Made the worst ever pizza dough. Please suggest a good recipe/tutorial and give me tips?

The Question

The recipe I used called for 370 mL of water, 7 grams of yeast, 600 grams of flour (I didn't have bread flour so I used all purpose) and a splash of oil. The dough seemed dry but I went with it. Kneaded for 5 minutes. Let it rise for an hour and a half. Divided into two, shaped the crusts, and let them rise for another 20 min.

It was horrible - tough, dry, didn't even brown by the time the cheese had browned beautifully...Please help, I have no idea what I'm doing and I'm scared to ever make pizza again.

Your pizza dough failed because it lacked salt—a "massive red flag" according to experienced bakers—and received insufficient gluten development from only 5 minutes of kneading. You need either 15-30 minutes of active kneading or a 12+ hour no-knead fermentation to develop the gluten network properly.

Best Method

Recommended recipe structure:

  • 1 and 1/3 cups (320ml) warm water (100-110°F/38-43°C)
  • 2 and 1/4 teaspoons (7g) instant yeast
  • 1 tablespoon (13g) sugar
  • 2 tablespoons (30ml) olive oil
  • 3/4 teaspoon salt
  • 3 and 1/2 cups (438g) all-purpose flour

Kneading options:

  • Stand mixer: 10 minutes mixing, 10 minutes rest, then another 10 minutes
  • Hand kneading: 15-30 minutes until windowpane test passes (dough stretches thin enough for light to pass through)
  • No-knead: 12+ hours rise time with reduced yeast (overnight refrigerator fermentation)
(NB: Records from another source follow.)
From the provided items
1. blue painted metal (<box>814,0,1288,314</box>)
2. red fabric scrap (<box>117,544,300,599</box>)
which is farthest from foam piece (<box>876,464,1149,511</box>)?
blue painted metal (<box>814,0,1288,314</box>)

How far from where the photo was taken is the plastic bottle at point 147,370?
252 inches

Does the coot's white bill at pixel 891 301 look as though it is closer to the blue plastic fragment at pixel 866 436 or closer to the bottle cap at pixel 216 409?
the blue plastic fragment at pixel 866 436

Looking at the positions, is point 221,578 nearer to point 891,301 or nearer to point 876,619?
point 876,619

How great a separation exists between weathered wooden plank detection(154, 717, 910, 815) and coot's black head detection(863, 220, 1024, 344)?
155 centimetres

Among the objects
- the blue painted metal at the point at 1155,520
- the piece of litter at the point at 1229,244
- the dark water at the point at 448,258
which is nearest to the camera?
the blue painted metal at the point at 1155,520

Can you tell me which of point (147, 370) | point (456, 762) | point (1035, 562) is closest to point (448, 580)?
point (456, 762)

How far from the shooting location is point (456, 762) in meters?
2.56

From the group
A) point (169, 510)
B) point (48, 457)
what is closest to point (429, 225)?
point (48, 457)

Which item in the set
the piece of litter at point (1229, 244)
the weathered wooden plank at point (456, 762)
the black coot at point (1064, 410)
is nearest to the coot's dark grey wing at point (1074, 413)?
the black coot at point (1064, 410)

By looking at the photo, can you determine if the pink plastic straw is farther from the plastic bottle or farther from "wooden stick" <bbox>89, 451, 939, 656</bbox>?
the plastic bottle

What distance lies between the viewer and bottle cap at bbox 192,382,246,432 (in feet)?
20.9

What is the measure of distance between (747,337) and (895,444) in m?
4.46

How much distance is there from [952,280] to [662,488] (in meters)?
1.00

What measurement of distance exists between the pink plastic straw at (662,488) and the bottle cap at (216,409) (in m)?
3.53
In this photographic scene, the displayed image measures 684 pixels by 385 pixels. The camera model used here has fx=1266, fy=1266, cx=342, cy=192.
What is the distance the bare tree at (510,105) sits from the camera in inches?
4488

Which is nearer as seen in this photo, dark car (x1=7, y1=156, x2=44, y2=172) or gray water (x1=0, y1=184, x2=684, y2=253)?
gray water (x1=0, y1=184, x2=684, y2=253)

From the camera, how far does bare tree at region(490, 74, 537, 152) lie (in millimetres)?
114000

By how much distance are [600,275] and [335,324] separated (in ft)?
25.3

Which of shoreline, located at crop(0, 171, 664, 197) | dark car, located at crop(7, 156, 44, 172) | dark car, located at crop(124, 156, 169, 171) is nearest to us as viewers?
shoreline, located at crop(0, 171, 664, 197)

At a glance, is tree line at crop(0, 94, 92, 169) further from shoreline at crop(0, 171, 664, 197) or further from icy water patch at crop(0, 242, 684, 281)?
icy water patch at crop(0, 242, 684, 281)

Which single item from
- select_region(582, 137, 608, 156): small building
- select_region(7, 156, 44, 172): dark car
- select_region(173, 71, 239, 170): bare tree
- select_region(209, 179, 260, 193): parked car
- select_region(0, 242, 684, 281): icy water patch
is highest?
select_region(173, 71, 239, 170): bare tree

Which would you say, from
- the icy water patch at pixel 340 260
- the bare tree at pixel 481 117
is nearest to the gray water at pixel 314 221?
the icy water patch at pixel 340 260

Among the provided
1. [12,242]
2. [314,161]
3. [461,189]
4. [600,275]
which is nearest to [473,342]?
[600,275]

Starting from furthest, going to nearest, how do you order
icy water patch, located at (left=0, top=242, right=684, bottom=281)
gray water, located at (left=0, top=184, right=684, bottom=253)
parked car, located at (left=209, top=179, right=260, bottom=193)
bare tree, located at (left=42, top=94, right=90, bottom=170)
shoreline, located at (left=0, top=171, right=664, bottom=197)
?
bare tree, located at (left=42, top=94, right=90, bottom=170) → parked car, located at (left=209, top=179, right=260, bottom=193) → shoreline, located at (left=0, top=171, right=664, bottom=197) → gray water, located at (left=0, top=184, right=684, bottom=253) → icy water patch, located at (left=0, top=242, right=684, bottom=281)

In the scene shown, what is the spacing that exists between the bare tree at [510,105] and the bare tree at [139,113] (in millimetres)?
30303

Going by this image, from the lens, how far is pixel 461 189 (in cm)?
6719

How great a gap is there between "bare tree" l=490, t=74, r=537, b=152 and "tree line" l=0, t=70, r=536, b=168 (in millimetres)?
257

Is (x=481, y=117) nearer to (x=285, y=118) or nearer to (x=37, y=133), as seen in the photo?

Baking: Cook at 550°F (highest oven temperature possible)

Alternative Approaches

Use bread flour instead of all-purpose for stronger gluten development due to higher protein content. The Serious Eats Pizza Lab offers three tested dough recipes, with their Sicilian dough specifically described as "super easy and almost no-fail." Kenji Lopez-Alt provides multiple reliable pizza dough variations. Detroit-style and Chicago thin crust recipes from reputable cooking channels offer proven alternatives with different textures and handling characteristics.

Common Mistakes

Missing salt: Experienced bakers identify this as a "massive red flag"—salt is essential for gluten development and flavor, requiring "quite a lot actually" compared to other bread recipes. Insufficient kneading: Your 5-minute kneading time cannot develop the necessary gluten network; proper development requires 15-30 minutes until the windowpane test passes. Wrong flour choice: All-purpose flour lacks the protein content needed for stretchy, bouncy pizza dough—bread flour provides superior gluten development. Short fermentation: Longer rise times (12+ hours) improve browning through enzymatic activity, enhance flavor complexity, and increase digestibility.

Food Safety Notes

Water temperature must stay between 100-110°F (38-43°C) to activate yeast without killing it. Overnight fermentation should occur in the refrigerator to prevent over-proofing and maintain food safety.